Cross-correlated random fields are widely used to model multiple uncertain parameters and/or phenomena with inherent spatial/temporal variability in numerous engineering systems. The effective representation of such fields is therefore the key element in the stochastic simulation, reliability analysis and safety assessment of engineering problems with mutual correlations. However, the simulation of such fields is generally not straightforward given the complexity of correlation structure. In this paper, we develop a unified framework for simulating non-Gaussian and non-stationary cross-correlated random fields that have been specified by their correlation structure and marginal cumulative distribution functions. Our method firstly represents the cross-correlated random fields by means of a new general stochastic expansion, in which the fields are expanded in terms of a set of deterministic functions with corresponding random variables. A finite element discretization scheme is then developed to further approximate the fields, so that the sets of deterministic functions reflecting the cross-covariance structure can be straightforwardly determined from the spectral decomposition of the resulting discretized fields. For non-Gaussian random fields, an iterative mapping procedure is developed to generate random variables to fit non-Gaussian marginal distribution of the fields. By virtue of the remarkable property of the presented stochastic expansion, i.e., various random fields share an identical set of random variables, the framework we develop is conceptually simple for simulating non-Gaussian cross-correlated fields with arbitrary covariance functions, which need not be stationary. In particular, the developed method is further generalized to a consistent framework for the simulation of multi-dimensional random fields. Five illustrative examples, including a spatially varying non-Gaussian and nonstationary seismic ground motions, are used to demonstrate the application of the developed method.

+---+

What you will do
1. In the passage on cross-correlated random fields, what procedure generates random variables that fit the non-Gaussian marginal distribution of the fields?
2. Decide whether each statement agrees with the passage on cross-correlated random fields. Answer yes or no, and quote the words that decide it.
(a) The framework works only with covariance functions that are stationary.
(b) The fields are expanded in terms of deterministic functions with corresponding random variables.
(c) Simulating such fields is generally straightforward.
3. According to the passage on cross-correlated random fields, why is the framework conceptually simple for simulating non-Gaussian cross-correlated fields?

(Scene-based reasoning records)
+---+

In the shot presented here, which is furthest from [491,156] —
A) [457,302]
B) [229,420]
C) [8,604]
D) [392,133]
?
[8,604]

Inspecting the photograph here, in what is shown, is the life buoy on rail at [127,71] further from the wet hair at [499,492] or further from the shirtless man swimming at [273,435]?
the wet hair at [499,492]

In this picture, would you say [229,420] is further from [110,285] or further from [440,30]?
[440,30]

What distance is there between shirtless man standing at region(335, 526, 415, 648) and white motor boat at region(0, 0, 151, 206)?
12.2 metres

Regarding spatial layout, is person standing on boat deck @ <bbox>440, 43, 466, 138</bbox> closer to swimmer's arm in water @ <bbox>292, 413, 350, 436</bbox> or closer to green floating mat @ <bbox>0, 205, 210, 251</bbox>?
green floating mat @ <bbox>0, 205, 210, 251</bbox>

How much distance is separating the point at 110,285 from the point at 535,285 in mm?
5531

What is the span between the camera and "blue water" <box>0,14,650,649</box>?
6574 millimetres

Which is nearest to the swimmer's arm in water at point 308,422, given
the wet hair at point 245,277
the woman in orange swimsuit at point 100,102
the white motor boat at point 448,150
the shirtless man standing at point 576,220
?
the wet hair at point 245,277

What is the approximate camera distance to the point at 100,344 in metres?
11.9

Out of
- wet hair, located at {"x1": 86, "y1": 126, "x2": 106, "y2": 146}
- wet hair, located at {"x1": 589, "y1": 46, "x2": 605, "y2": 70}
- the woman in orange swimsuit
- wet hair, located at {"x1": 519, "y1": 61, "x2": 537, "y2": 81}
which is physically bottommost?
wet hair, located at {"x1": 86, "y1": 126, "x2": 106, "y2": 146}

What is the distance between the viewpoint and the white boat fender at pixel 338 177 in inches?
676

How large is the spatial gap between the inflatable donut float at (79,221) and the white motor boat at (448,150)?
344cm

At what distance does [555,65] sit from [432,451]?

+---+

Solutions to each task
1. An iterative mapping procedure.

2.
(a) No: "with arbitrary covariance functions, which need not be stationary"
(b) Yes: "the fields are expanded in terms of a set of deterministic functions with corresponding random variables"
(c) No: "the simulation of such fields is generally not straightforward given the complexity of correlation structure"

3. The stochastic expansion has a notable property: the various random fields share an identical set of random variables. This property makes the framework conceptually simple for simulating non-Gaussian cross-correlated fields with arbitrary covariance functions.